*Objective:* Copy out, word for word, the lines of the items from the one containing "Given the photo" through the one containing "Could you tell", including both of those lines.

*Task input:*
☆ ☆ ☆

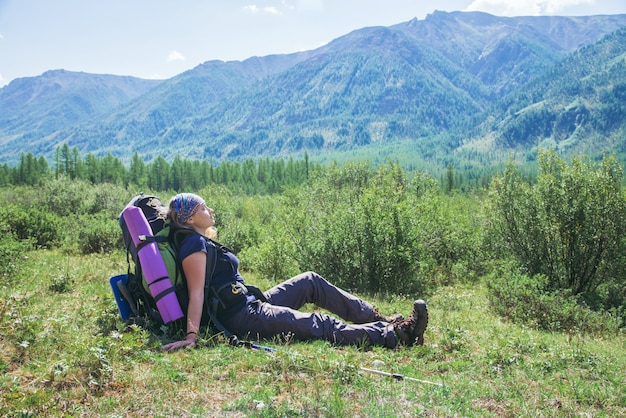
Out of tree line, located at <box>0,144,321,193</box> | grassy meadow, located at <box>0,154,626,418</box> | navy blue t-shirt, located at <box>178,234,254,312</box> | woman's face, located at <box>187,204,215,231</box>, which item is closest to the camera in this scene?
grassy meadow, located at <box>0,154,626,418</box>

☆ ☆ ☆

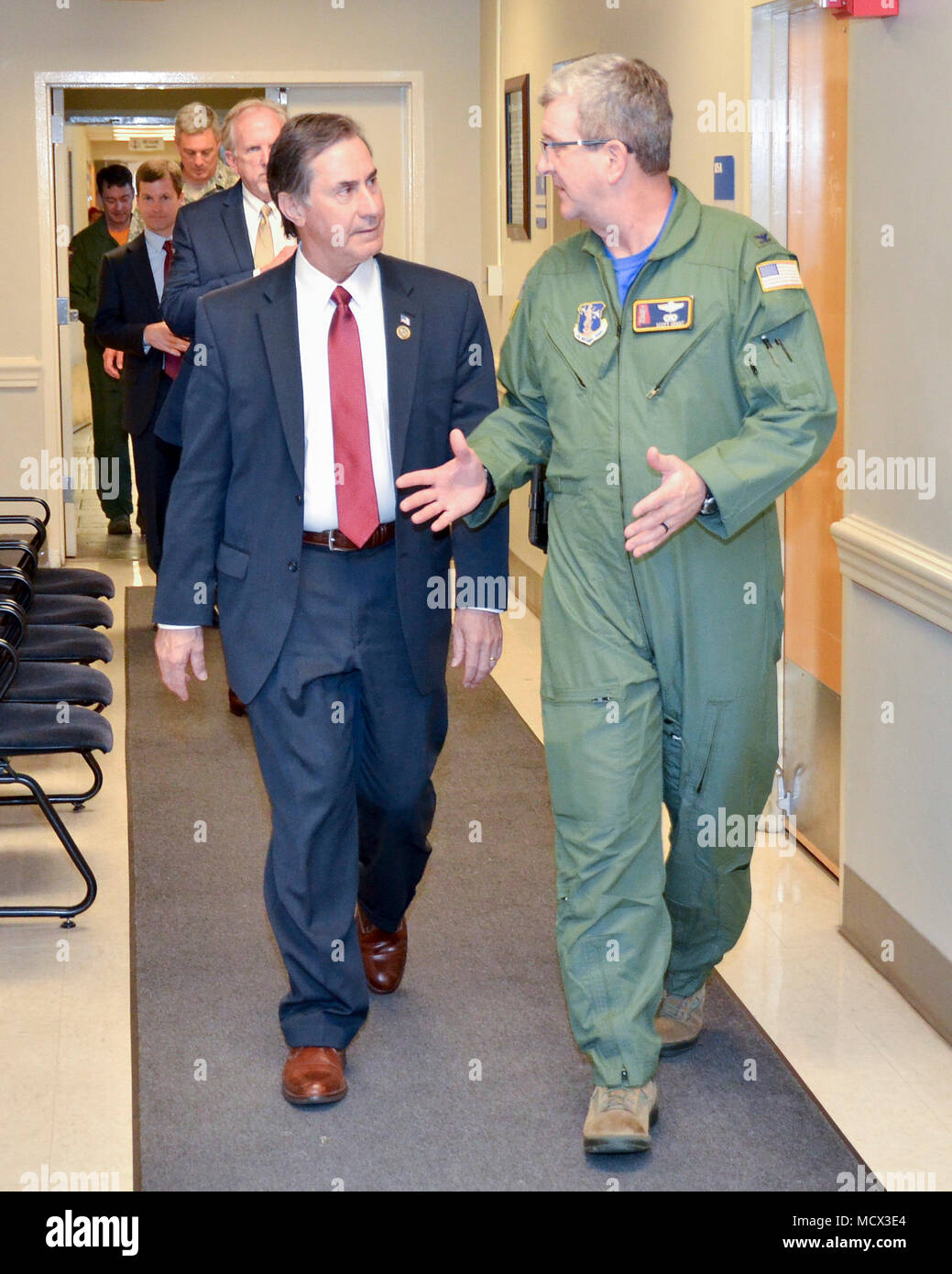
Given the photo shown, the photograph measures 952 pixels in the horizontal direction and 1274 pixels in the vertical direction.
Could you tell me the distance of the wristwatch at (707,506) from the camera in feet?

☆ ☆ ☆

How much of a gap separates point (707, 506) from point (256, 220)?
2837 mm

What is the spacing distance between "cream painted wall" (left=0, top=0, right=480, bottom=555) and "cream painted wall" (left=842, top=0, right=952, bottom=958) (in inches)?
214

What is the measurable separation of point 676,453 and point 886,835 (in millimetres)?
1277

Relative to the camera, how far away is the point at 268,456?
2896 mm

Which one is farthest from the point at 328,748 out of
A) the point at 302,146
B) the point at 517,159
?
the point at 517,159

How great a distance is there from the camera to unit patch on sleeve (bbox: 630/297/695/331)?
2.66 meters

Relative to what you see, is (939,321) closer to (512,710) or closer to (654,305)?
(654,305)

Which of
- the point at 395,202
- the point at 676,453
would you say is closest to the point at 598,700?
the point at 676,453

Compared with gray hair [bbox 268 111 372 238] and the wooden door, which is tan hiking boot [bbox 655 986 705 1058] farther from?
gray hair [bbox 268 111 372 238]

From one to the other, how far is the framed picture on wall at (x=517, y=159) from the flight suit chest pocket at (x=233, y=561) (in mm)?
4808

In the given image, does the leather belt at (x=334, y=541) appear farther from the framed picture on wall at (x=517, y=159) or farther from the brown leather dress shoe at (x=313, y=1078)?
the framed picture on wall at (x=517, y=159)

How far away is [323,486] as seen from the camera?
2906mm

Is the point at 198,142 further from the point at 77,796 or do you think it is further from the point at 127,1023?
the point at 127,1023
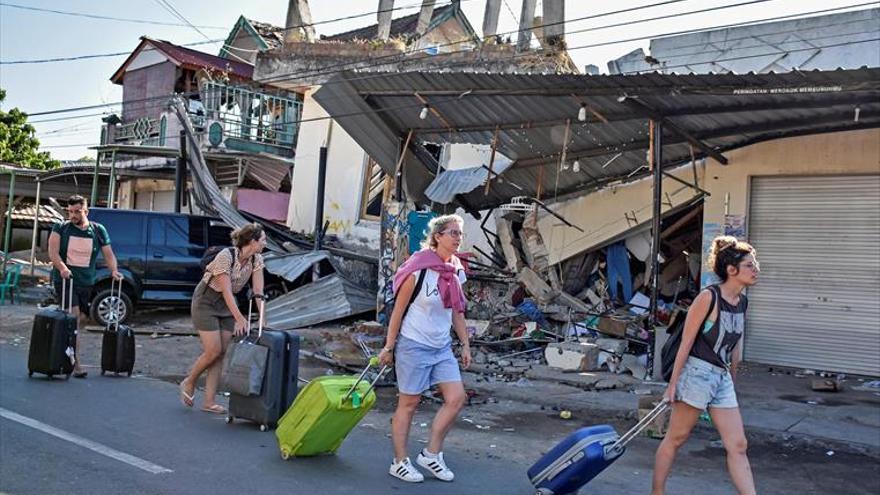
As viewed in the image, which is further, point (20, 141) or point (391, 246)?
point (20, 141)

☆ ☆ ☆

*Complete output:*
Given the photo shown, the photograph measures 952 pixels in the horizontal direction and 1274 pixels in the vertical direction.
Could you tell me the distance of the wristwatch at (707,506) from the camera in feet?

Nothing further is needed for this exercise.